A version of this article appears in print in our fourth edition, Page 82 of T Australia with the headline:
“Tomorrow’s Heroes”
Order a copy | Subscribe

Tomorrow’s Heroes, Sallie Jones

One of six Australian creators, innovators and advocates profiled in our new series, dairy farmer Sallie Jones turned a family tragedy into a business.

Article by Jen Nurick

Sallie Jones, the co-founder of Gippsland Jersey, collaborated with local children to represent her legacy. Photography by Kelly Geddes.

Ice cream. That’s how Sallie Jones, one half of Gippsland Jersey, parses memories of growing up in idyllic Lakes Entrance, in East Gippsland, Victoria, before her dad, the dairy farmer Michael Bowen, tragically took his own life in 2016. “He’d flick a big chunk of freshly churned ice cream onto the back of your hand,” she recalls. “Ice cream on tap…. It was the childhood that children could only dream of.”

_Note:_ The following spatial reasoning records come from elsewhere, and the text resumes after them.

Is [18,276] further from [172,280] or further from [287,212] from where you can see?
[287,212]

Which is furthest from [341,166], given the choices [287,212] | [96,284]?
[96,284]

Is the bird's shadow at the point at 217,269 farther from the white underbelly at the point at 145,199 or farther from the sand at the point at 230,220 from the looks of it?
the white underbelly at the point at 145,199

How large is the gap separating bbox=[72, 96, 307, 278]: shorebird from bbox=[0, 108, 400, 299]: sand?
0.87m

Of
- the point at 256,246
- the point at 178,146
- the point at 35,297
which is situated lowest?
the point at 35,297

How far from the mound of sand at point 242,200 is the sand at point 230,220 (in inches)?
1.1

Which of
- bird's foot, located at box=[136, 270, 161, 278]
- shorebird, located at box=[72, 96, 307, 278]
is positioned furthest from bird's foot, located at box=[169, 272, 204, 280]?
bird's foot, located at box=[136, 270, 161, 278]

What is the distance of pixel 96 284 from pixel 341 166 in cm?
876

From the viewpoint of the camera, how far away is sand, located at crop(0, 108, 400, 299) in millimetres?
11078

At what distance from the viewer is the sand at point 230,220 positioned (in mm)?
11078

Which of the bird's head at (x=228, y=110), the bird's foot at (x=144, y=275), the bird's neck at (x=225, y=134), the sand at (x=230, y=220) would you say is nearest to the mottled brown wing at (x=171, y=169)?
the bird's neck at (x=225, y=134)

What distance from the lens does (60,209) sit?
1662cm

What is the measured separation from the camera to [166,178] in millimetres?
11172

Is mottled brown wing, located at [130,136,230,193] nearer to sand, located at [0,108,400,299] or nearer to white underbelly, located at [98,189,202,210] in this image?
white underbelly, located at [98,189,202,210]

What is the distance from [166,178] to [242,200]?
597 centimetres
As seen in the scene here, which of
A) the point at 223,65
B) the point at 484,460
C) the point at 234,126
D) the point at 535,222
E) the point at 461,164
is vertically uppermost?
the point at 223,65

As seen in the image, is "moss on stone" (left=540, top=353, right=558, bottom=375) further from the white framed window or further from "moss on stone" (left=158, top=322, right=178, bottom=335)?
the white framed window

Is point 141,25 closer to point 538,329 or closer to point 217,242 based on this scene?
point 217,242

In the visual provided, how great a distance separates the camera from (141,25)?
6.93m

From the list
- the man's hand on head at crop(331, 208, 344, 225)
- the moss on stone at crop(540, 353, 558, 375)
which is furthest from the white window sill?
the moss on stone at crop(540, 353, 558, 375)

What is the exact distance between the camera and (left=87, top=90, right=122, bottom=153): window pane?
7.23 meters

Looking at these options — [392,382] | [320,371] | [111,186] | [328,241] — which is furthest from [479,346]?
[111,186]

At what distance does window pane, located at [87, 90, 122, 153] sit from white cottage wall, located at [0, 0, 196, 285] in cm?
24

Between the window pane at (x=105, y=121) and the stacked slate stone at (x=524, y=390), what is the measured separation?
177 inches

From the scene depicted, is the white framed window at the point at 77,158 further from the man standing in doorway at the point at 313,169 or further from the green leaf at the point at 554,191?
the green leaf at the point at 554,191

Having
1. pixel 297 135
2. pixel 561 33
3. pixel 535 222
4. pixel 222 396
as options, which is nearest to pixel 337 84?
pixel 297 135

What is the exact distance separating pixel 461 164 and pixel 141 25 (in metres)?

One of four kids, Jones was raised among milking cows, a third-generation dairy farmer in training. After briefly living in Melbourne, where she worked in public relations, she founded Aphrodite Bath Milk with her dad, selling organic raw milk for cosmetic use and preparing, unknowingly, to step out of his shadow and into his shoes. Her father’s three-year battle with depression, suffered largely in silence, followed. His untimely passing coincided with a national dairy crisis that saw thousands of farmers spiral into debt — and jolted Jones to lead the region’s about-face.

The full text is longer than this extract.